[Rows from a spatial reasoning dataset]

----------

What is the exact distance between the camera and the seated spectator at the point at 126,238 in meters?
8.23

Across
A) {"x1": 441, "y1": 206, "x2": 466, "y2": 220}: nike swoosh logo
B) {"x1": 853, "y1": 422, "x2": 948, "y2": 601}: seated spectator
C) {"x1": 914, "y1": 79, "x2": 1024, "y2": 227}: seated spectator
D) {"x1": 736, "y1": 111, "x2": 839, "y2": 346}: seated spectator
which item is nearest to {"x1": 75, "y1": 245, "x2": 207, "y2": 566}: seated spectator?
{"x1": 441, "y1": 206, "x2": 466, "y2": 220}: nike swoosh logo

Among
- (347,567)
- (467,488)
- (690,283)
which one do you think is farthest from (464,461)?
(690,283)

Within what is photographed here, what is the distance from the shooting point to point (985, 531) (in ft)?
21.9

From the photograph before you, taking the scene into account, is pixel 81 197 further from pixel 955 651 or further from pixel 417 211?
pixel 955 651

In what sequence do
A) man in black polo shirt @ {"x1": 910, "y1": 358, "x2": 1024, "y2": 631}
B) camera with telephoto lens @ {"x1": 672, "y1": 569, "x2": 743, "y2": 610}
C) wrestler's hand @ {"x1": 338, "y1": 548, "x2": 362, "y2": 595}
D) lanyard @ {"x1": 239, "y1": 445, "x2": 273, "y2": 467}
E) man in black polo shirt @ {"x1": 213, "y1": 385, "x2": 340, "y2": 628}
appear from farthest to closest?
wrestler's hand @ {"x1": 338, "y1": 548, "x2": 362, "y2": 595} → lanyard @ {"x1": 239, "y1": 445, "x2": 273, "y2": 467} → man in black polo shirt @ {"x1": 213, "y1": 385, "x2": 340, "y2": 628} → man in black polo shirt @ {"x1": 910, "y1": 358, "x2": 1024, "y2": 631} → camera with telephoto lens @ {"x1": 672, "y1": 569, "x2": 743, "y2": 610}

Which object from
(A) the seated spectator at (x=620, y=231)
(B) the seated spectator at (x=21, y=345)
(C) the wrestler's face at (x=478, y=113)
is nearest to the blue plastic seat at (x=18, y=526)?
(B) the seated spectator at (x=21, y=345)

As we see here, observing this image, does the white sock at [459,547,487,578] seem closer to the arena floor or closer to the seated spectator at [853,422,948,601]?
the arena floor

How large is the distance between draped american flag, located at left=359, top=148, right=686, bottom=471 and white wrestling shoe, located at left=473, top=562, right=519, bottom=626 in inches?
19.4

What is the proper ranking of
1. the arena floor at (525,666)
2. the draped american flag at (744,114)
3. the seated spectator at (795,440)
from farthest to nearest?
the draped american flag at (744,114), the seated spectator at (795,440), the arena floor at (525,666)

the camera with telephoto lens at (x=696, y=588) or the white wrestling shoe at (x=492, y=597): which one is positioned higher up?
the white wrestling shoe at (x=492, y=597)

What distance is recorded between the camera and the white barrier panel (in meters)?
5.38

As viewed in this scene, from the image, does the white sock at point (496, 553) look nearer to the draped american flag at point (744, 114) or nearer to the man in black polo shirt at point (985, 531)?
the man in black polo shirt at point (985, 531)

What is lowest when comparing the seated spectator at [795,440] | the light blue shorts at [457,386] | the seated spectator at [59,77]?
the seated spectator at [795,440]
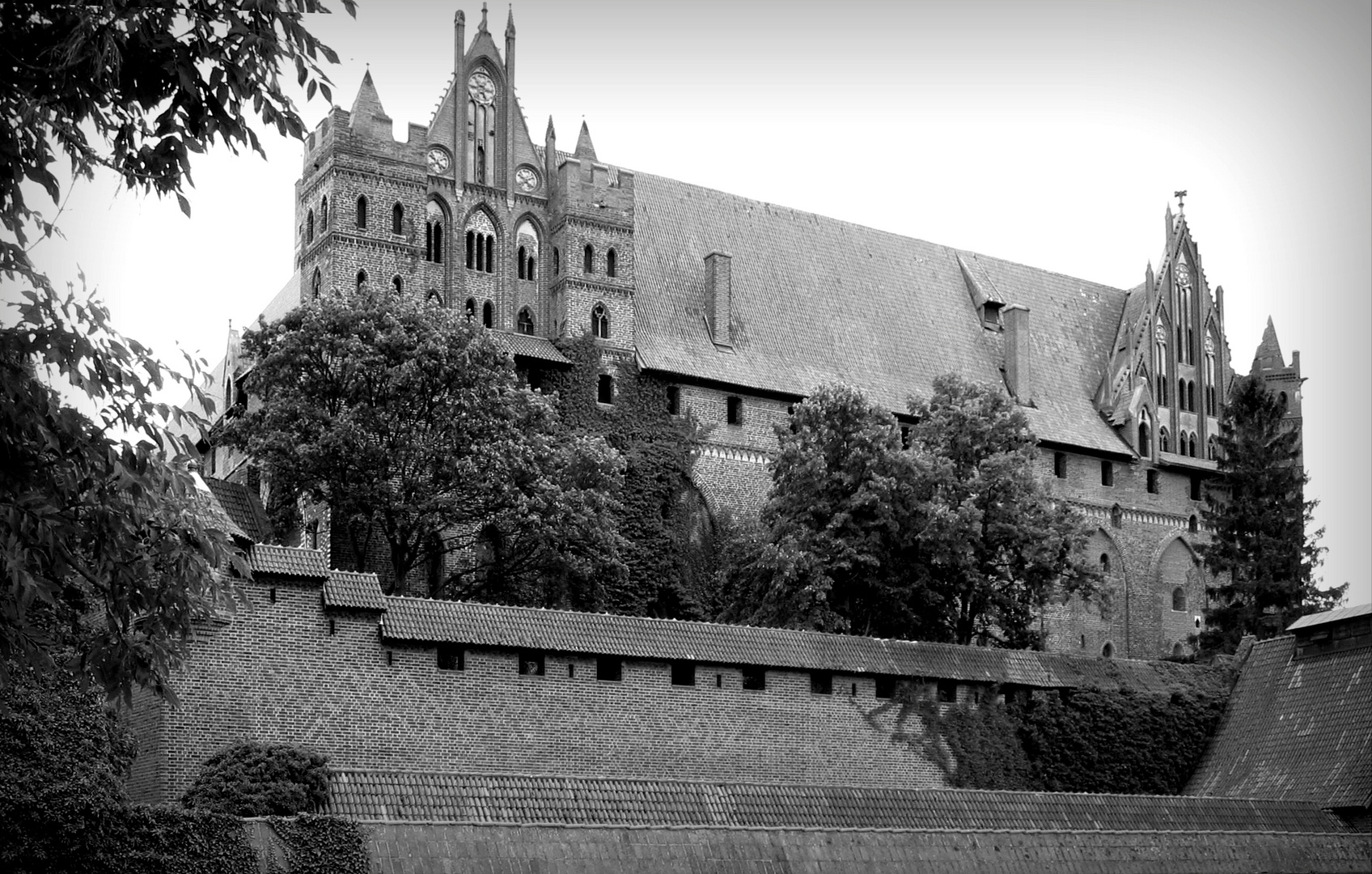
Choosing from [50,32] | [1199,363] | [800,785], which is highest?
[1199,363]

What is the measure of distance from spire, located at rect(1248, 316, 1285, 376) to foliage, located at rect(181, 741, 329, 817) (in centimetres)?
4848

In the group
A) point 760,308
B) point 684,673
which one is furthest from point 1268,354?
point 684,673

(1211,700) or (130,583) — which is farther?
(1211,700)

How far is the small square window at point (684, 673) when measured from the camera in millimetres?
33906

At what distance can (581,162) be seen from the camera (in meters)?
52.1

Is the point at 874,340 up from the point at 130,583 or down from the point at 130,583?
up

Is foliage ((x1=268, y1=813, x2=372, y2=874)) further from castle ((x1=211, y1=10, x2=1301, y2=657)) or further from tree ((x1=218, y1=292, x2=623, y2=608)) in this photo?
castle ((x1=211, y1=10, x2=1301, y2=657))

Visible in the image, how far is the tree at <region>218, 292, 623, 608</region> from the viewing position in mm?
40500

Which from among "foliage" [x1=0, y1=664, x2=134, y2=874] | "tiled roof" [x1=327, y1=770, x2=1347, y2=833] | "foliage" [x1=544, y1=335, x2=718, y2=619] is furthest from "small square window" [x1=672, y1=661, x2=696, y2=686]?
"foliage" [x1=544, y1=335, x2=718, y2=619]

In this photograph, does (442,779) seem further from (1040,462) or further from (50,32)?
(1040,462)

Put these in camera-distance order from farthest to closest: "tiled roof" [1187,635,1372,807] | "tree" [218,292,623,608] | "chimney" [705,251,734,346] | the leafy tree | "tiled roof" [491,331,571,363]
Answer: "chimney" [705,251,734,346] → "tiled roof" [491,331,571,363] → the leafy tree → "tree" [218,292,623,608] → "tiled roof" [1187,635,1372,807]

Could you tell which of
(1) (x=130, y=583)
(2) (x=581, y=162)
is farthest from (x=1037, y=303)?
(1) (x=130, y=583)

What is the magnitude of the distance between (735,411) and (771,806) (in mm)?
26045

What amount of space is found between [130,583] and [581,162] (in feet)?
126
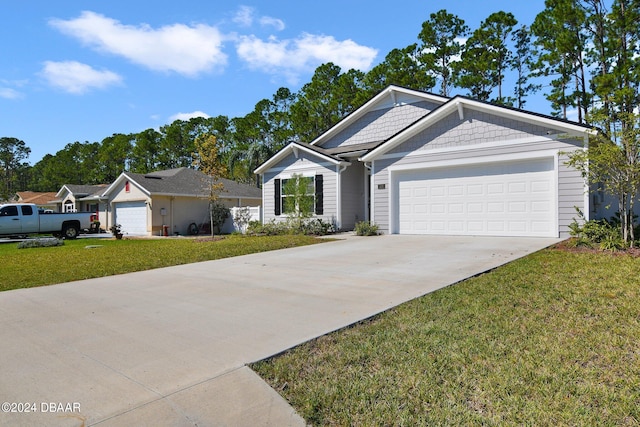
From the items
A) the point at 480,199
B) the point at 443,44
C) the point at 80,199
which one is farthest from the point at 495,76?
the point at 80,199

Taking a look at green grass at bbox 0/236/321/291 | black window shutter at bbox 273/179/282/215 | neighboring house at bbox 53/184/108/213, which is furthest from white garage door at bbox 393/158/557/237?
neighboring house at bbox 53/184/108/213

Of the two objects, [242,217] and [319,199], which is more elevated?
[319,199]

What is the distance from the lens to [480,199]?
12883mm

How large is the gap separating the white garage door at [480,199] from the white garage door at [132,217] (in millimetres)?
15937

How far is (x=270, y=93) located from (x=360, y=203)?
27.1 m

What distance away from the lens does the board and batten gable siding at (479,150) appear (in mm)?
11359

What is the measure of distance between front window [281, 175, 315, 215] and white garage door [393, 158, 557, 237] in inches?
161

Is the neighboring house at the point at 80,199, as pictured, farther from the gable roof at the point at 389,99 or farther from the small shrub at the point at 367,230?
the small shrub at the point at 367,230

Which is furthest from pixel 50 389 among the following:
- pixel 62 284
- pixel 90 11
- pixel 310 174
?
pixel 310 174

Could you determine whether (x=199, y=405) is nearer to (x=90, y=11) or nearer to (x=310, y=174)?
(x=90, y=11)

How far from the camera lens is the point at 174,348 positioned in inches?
151

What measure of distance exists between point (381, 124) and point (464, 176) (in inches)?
261

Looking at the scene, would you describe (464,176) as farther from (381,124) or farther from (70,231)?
(70,231)

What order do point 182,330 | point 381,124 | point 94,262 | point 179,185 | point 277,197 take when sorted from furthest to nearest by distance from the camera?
point 179,185 → point 381,124 → point 277,197 → point 94,262 → point 182,330
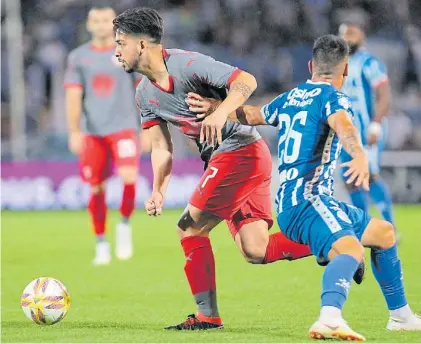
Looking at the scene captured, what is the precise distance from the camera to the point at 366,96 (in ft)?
37.1

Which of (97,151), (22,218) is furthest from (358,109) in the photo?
(22,218)

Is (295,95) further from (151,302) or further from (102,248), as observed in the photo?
(102,248)

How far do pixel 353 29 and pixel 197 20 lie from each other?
10044 mm

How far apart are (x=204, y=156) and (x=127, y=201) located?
4.28 m

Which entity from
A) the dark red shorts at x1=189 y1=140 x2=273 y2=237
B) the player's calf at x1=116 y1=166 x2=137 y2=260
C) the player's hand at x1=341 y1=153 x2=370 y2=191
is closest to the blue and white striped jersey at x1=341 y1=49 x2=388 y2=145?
the player's calf at x1=116 y1=166 x2=137 y2=260

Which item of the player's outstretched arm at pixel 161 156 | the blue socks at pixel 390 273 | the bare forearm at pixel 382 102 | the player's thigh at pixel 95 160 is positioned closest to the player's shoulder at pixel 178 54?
the player's outstretched arm at pixel 161 156

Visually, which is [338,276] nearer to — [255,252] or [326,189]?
[326,189]

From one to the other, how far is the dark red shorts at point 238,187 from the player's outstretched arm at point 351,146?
1.12 meters

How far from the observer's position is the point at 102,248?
423 inches

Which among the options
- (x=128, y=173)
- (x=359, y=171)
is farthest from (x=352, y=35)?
(x=359, y=171)

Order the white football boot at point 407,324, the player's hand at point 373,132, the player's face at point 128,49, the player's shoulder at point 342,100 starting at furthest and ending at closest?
1. the player's hand at point 373,132
2. the player's face at point 128,49
3. the white football boot at point 407,324
4. the player's shoulder at point 342,100

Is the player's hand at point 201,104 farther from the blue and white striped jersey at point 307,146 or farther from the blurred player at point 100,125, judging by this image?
the blurred player at point 100,125

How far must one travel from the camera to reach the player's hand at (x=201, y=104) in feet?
20.7

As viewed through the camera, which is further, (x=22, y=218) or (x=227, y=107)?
(x=22, y=218)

----------

* **EXERCISE INSTRUCTIONS**: Your task is to transcribe the line containing "Looking at the scene captured, what" and every line after it, through the last line of the data, exactly as written and with nothing more.

* **RESPONSE BELOW**:
Looking at the scene captured, what is the precise distance from the camera to the point at 366,96 (in ft)?
37.1

Which of (97,151), (22,218) is furthest from (358,109) in the photo?
(22,218)

Is (295,95) further from (151,302) or further from (102,248), as observed in the photo?
(102,248)

How far do pixel 353 29 and pixel 197 20 lie from each other?
10044 mm

How far apart are (x=204, y=156) and (x=127, y=201) located?
4.28 m

Which entity from
A) the dark red shorts at x1=189 y1=140 x2=273 y2=237
B) the player's calf at x1=116 y1=166 x2=137 y2=260
C) the player's hand at x1=341 y1=153 x2=370 y2=191
is closest to the blue and white striped jersey at x1=341 y1=49 x2=388 y2=145?
the player's calf at x1=116 y1=166 x2=137 y2=260

Which item of the player's outstretched arm at pixel 161 156 | the blue socks at pixel 390 273 | the bare forearm at pixel 382 102 | the player's thigh at pixel 95 160 is positioned closest to the player's shoulder at pixel 178 54?
the player's outstretched arm at pixel 161 156

Visually, which is [338,276] nearer to — [255,252] or [326,189]?
[326,189]

From one to the other, how far is the dark red shorts at point 238,187 from the player's outstretched arm at point 351,146?
1.12 meters

How far from the observer's position is the point at 102,248?
423 inches

Which among the options
- (x=128, y=173)
- (x=359, y=171)
is farthest from (x=352, y=35)?
(x=359, y=171)

Order the white football boot at point 407,324, the player's hand at point 373,132, the player's face at point 128,49, the player's shoulder at point 342,100 starting at furthest and ending at closest?
1. the player's hand at point 373,132
2. the player's face at point 128,49
3. the white football boot at point 407,324
4. the player's shoulder at point 342,100

Is the player's hand at point 201,104 farther from the blue and white striped jersey at point 307,146 or farther from the blurred player at point 100,125, judging by this image?
the blurred player at point 100,125

How far must one travel from the camera to reach the player's hand at (x=201, y=104) in feet?
20.7

As viewed through the camera, which is further, (x=22, y=218) or (x=227, y=107)?
(x=22, y=218)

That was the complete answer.